Heterogeneous catalysis also uses metals but in undissolved forms and sometimes bound on a support. This form of catalysis has been used for more than a century, for example in catalytic hydrogenation in order to convert liquid fats into solid fats for use as lubrication, etc. Heterogeneous catalysis is also the most commonly used form of catalysis in industry. Examples of practical applications include the Haber-Bosch process for producing ammonia and for catalytic exhaust purification in vehicles.

Chiral objects or systems

In the third form of catalysis – biocatalysis – researchers at Stockholm University are working with combinations of metal and enzyme catalysis. One important application for this type of catalysis is the production of chiral organic compounds. What characterizes these compounds is that the active molecules occur in two variants, enantiomers, which are exactly identical apart from the fact that they are mirror images of each other. In other words, it can be said that molecules relate to each other like a left and a right hand. In most cases the two variants evince different biochemical properties.
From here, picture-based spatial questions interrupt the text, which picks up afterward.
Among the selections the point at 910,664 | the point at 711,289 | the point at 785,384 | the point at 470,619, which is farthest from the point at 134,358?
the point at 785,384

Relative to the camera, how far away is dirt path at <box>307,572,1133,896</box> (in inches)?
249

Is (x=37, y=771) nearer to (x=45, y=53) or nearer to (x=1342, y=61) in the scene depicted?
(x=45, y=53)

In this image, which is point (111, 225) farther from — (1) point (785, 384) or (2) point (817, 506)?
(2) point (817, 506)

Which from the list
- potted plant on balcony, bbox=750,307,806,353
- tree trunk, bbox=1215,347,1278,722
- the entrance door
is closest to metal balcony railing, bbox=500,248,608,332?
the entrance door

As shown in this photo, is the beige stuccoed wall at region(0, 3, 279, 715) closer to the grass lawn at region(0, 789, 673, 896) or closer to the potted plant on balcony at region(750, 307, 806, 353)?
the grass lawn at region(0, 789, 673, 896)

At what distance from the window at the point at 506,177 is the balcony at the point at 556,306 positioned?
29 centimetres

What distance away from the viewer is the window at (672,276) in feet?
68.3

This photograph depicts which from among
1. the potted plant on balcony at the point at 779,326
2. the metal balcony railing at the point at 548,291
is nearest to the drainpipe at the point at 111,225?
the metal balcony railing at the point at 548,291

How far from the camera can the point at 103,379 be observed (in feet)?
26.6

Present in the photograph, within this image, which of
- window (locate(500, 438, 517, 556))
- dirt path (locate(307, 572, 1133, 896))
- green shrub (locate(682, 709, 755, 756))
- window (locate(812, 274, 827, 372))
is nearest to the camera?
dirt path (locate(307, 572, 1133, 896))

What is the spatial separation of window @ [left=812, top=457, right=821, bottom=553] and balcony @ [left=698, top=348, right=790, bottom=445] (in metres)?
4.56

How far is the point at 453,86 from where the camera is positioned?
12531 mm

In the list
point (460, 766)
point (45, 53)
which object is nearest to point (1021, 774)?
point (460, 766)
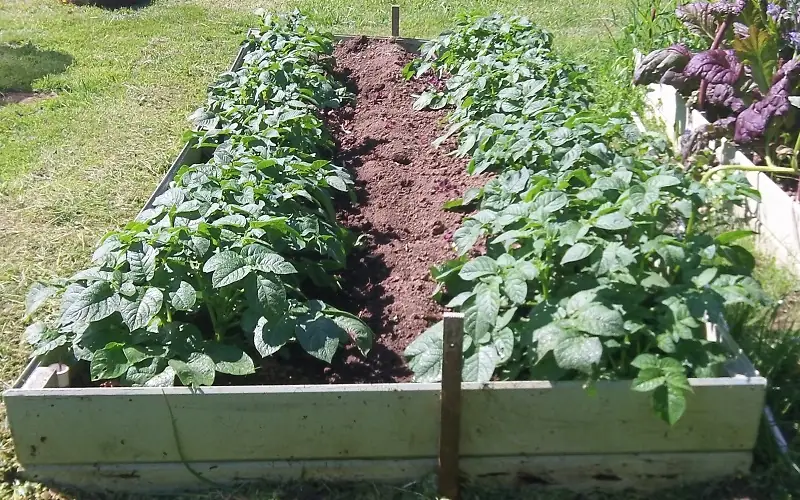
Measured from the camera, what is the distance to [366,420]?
8.19 feet

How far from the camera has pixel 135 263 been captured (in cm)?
275

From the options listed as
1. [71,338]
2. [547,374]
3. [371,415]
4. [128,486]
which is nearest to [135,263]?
[71,338]

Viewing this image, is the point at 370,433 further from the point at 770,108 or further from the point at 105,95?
the point at 105,95

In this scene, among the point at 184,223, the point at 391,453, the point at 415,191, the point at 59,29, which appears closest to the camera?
the point at 391,453

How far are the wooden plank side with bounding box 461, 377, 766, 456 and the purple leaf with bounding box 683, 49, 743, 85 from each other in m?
2.63

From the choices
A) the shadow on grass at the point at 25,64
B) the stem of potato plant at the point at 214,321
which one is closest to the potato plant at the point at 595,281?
the stem of potato plant at the point at 214,321

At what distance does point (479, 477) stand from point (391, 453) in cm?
28

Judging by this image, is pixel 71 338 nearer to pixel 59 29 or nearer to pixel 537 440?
pixel 537 440

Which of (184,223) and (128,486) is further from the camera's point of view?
(184,223)

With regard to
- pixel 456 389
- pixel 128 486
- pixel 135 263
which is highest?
pixel 135 263

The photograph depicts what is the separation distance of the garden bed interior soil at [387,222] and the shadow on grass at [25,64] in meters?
2.78

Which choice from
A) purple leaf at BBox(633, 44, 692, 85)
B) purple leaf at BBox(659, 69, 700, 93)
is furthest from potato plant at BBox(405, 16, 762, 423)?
purple leaf at BBox(633, 44, 692, 85)

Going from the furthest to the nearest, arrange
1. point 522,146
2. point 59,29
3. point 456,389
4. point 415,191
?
point 59,29, point 415,191, point 522,146, point 456,389

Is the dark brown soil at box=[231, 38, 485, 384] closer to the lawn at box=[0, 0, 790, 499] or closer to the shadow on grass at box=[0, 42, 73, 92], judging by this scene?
the lawn at box=[0, 0, 790, 499]
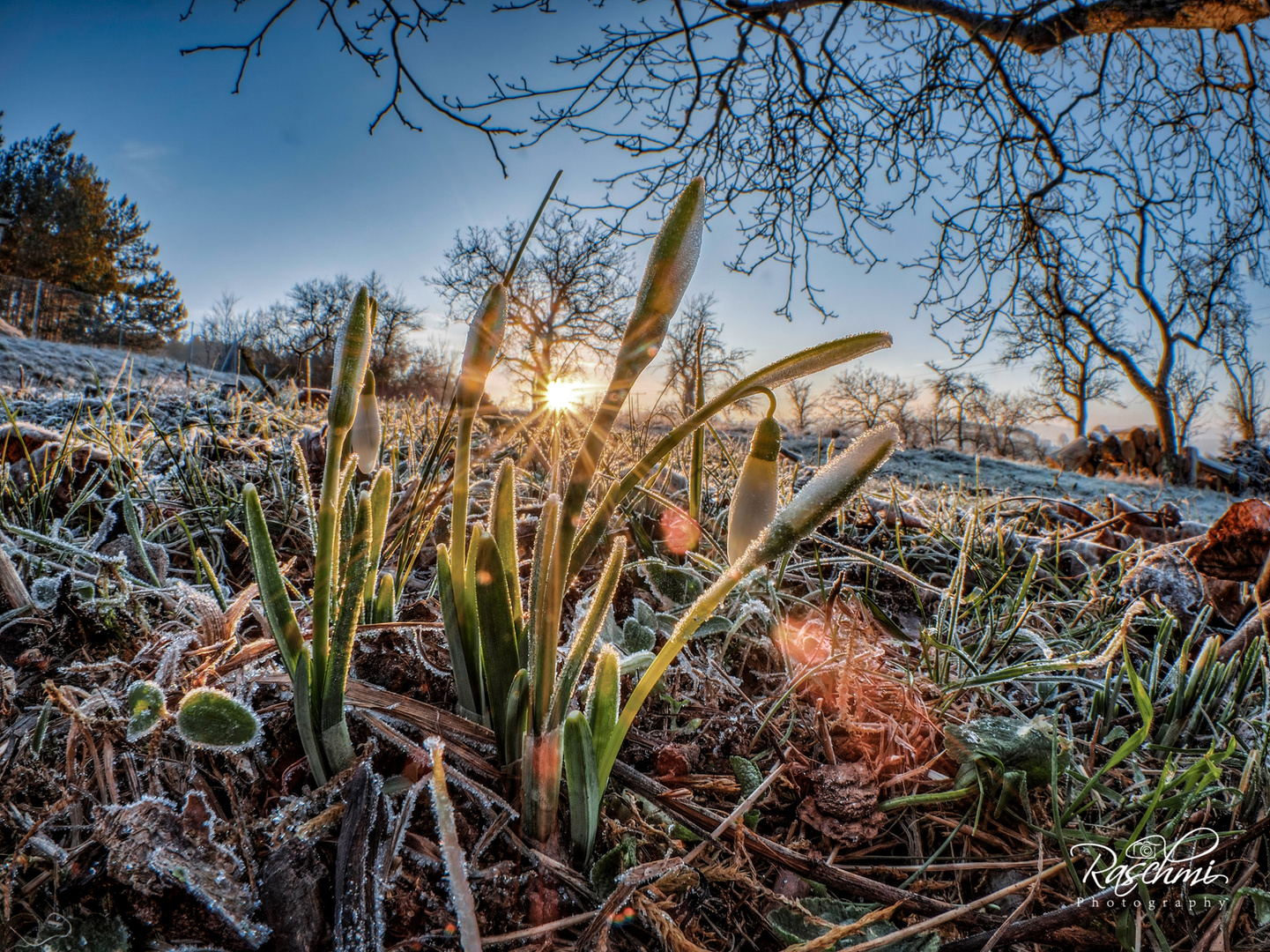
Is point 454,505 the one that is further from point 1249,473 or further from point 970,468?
point 1249,473

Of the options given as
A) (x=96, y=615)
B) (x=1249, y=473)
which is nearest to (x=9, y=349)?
(x=96, y=615)

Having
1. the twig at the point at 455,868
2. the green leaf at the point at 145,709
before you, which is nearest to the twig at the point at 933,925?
the twig at the point at 455,868

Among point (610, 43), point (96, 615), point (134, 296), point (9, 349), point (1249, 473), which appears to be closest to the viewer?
point (96, 615)

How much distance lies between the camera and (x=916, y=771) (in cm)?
103

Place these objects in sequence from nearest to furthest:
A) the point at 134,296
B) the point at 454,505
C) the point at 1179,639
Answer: the point at 454,505 → the point at 1179,639 → the point at 134,296

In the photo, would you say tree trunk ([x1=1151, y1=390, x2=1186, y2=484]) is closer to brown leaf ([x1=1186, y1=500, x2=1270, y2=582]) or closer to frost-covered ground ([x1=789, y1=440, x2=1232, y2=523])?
frost-covered ground ([x1=789, y1=440, x2=1232, y2=523])

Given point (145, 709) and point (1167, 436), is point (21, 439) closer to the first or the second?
point (145, 709)

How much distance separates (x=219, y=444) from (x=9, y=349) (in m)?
11.3

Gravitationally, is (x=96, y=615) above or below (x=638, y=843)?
above

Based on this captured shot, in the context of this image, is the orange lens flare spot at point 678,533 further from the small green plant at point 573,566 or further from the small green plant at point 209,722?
the small green plant at point 209,722

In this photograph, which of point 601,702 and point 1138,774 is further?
point 1138,774

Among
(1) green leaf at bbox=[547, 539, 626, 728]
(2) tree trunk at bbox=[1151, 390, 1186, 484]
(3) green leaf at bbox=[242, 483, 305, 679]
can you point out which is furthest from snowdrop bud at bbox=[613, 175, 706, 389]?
(2) tree trunk at bbox=[1151, 390, 1186, 484]

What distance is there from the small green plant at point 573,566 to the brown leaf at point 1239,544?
1586 mm

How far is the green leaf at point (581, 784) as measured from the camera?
0.71 meters
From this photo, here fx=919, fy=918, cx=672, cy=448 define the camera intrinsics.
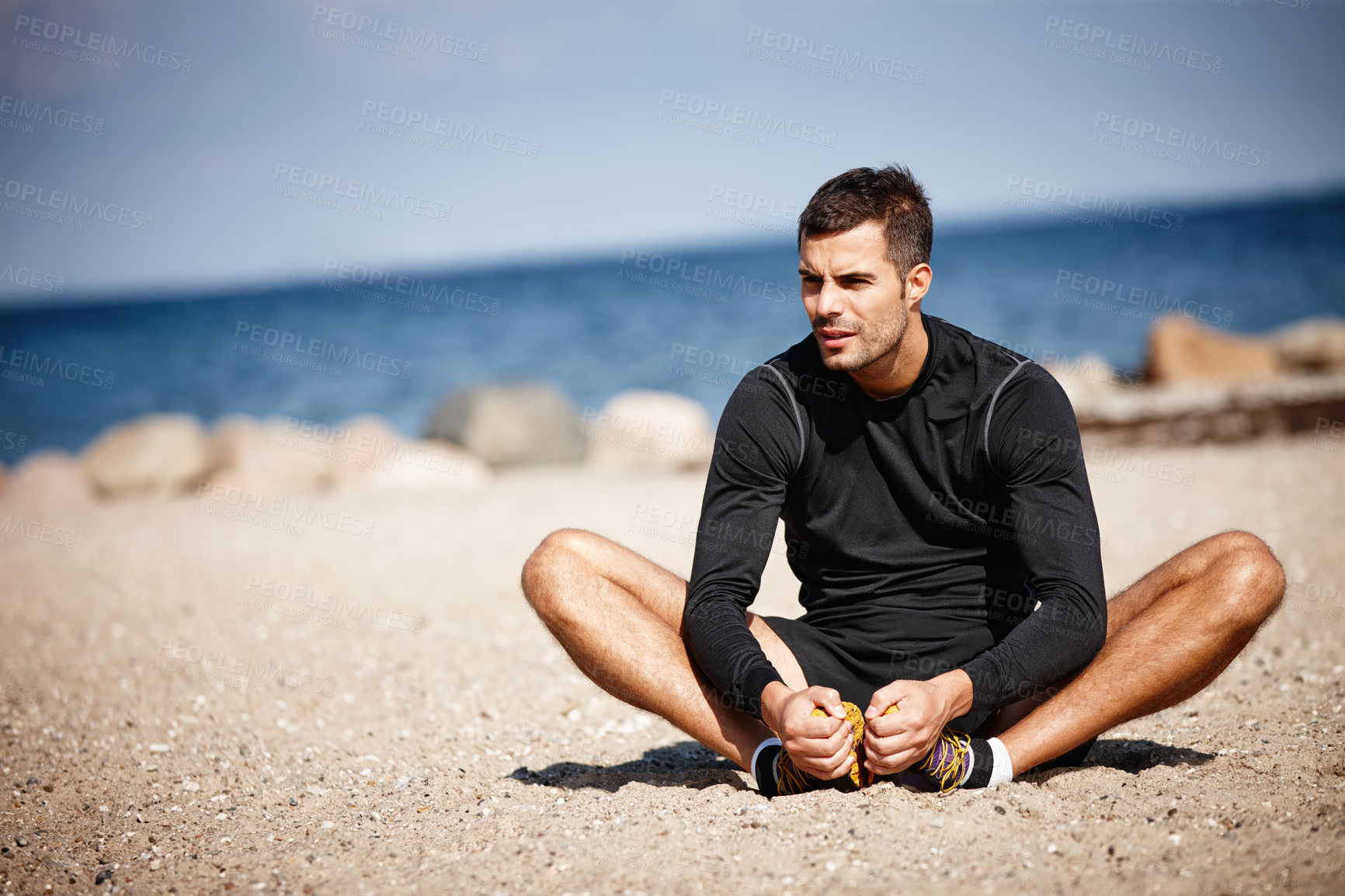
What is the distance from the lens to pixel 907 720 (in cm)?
262

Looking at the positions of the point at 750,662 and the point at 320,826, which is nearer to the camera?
the point at 750,662

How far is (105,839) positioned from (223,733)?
1.23 meters

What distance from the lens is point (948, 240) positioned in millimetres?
73750

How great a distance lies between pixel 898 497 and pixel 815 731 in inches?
36.5

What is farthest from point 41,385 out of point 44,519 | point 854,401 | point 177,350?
point 854,401

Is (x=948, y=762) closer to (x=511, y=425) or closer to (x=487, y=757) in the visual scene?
(x=487, y=757)

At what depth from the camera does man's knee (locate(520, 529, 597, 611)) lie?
3182 mm

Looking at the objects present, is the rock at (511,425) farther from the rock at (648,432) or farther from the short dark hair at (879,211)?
the short dark hair at (879,211)

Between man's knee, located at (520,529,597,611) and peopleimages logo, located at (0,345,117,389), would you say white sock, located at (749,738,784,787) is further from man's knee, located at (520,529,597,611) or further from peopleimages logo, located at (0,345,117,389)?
peopleimages logo, located at (0,345,117,389)

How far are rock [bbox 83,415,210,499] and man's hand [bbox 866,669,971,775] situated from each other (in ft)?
40.5

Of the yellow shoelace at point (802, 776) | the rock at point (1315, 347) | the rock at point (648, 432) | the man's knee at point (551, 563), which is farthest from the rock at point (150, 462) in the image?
the rock at point (1315, 347)

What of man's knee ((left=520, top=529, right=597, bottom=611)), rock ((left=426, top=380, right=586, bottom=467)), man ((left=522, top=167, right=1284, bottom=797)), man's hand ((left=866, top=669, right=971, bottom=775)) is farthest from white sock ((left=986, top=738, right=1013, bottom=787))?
rock ((left=426, top=380, right=586, bottom=467))

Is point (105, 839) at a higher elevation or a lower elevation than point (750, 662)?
lower

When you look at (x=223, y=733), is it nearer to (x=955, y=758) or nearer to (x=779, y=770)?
(x=779, y=770)
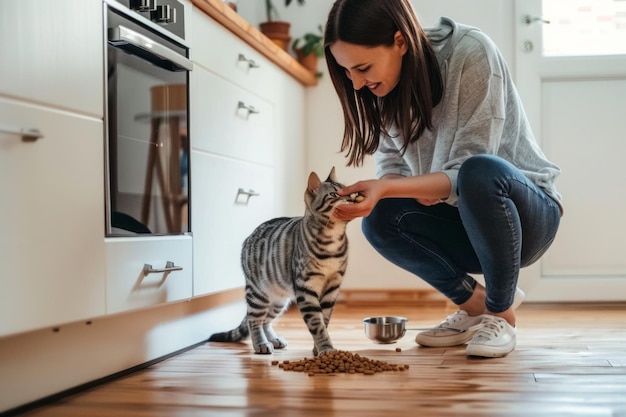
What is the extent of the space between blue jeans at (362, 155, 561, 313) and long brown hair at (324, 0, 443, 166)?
0.73 ft

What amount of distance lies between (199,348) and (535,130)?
2.17 m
“The most common difference is that one of the variants has a higher effect, and in the worst case the other one, the less active one, can be outright harmful. One example is the anti-inflammatory drug Naproxen, where the undesirable variant of the active molecule causes liver damage. Chirality is also of great importance in other biological systems, such as pesticides in agriculture,” says Jan-Erling Bäckvall.

This problem can be solved in two ways: either by separating out the undesirable variant or by converting it into the desired variant. Jan-Erling Bäckvall and his colleagues are working with a method for converting the unwanted variant into the desired one. This doubles the yield and minimizes chemical waste compared with traditional methods.

"For our department this funding has been of tremendous importance, both for our economy and for our research volume."

Directed evolution

There is also a phase 2 regarding biocatalysis. It is what scientists call “directed evolution,” which can be likened to an accelerated breeding program for enzymes. In directed evolution, researchers deliberately alter certain parts of the genetic make-up of an enzyme. Then, with the aid of a number of different methods, they select out new variants of the enzyme that can be several hundred times more effective than the original variant of the enzyme

"A new world is opening up to us! Suddenly we can produce new catalysts via biocatalysis. We’re no longer locked into what nature makes available. Nature has taken millions of years to create optimal enzymes. Here we can do the same thing in the course of six months to a year," says Jan-Erling Bäckvall. 

Besides the three forms of catalysis, these scientists are also working with electron transfer processes related to artificial photosynthesis.

“We’ve long attempted to reach such a comprehensive focus on catalysis, as we feel it’s a field with a future. We want the field to grow and we want to make major discoveries. But, of course, that’s something you can never predict,” concludes Jan-Erling Bäckvall.